Leave out pictures; repeat exactly the lines from the "Between mustache bbox=[243, 143, 276, 163]" line through the last of the data below.
[begin Material provided]
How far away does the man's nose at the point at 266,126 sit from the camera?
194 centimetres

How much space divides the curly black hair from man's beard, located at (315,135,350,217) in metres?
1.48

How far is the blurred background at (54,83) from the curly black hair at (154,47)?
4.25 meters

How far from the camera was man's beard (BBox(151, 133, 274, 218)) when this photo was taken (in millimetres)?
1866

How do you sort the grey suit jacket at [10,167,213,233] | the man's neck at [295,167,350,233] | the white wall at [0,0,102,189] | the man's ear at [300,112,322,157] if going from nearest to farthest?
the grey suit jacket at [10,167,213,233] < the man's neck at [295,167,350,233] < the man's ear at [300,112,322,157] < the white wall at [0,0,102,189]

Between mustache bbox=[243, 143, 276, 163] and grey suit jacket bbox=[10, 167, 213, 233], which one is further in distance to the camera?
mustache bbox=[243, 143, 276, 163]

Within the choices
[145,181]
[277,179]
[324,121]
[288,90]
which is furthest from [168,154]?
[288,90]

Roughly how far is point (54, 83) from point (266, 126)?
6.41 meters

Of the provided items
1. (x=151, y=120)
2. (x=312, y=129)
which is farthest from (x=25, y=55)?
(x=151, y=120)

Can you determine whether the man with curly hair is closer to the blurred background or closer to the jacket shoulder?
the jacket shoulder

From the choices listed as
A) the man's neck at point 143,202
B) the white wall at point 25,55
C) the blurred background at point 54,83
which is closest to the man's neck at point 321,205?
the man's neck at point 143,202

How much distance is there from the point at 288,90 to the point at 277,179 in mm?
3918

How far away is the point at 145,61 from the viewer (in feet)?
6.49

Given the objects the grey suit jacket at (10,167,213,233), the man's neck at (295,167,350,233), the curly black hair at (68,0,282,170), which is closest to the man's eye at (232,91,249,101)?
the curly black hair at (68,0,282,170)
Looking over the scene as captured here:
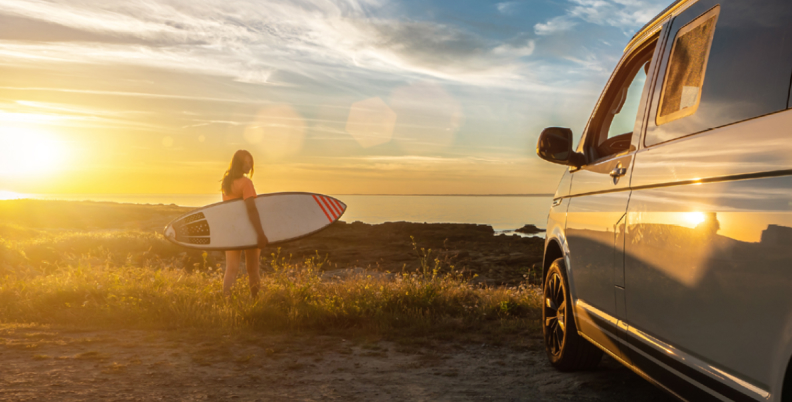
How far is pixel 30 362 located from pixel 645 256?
[end Material provided]
> [Solution]
Between mustache bbox=[243, 143, 276, 163] and grey suit jacket bbox=[10, 167, 213, 233], which one is further in distance to the camera?
mustache bbox=[243, 143, 276, 163]

Within the choices
[145,181]
[277,179]
[324,121]
[288,90]
which is furthest from [168,154]?
[288,90]

Roughly how far is point (54, 83) from point (266, 126)?
6.41 meters

Of the provided items
1. (x=151, y=120)
2. (x=312, y=129)
which is farthest from (x=25, y=55)?
(x=151, y=120)

Can you determine whether the man with curly hair is closer to the blurred background or closer to the jacket shoulder?
the jacket shoulder

From the choices listed as
A) the man's neck at point 143,202
B) the white wall at point 25,55
C) the blurred background at point 54,83
which is closest to the man's neck at point 321,205?
the man's neck at point 143,202

How much distance is there from the point at 288,90 to the point at 277,179 in mm?
3918

How far away is the point at 145,61 from the viewer (in feet)?
6.49

Given the objects the grey suit jacket at (10,167,213,233), the man's neck at (295,167,350,233), the curly black hair at (68,0,282,170), which is closest to the man's eye at (232,91,249,101)?
the curly black hair at (68,0,282,170)
Looking over the scene as captured here:
How far is pixel 30 362 located from pixel 645 256?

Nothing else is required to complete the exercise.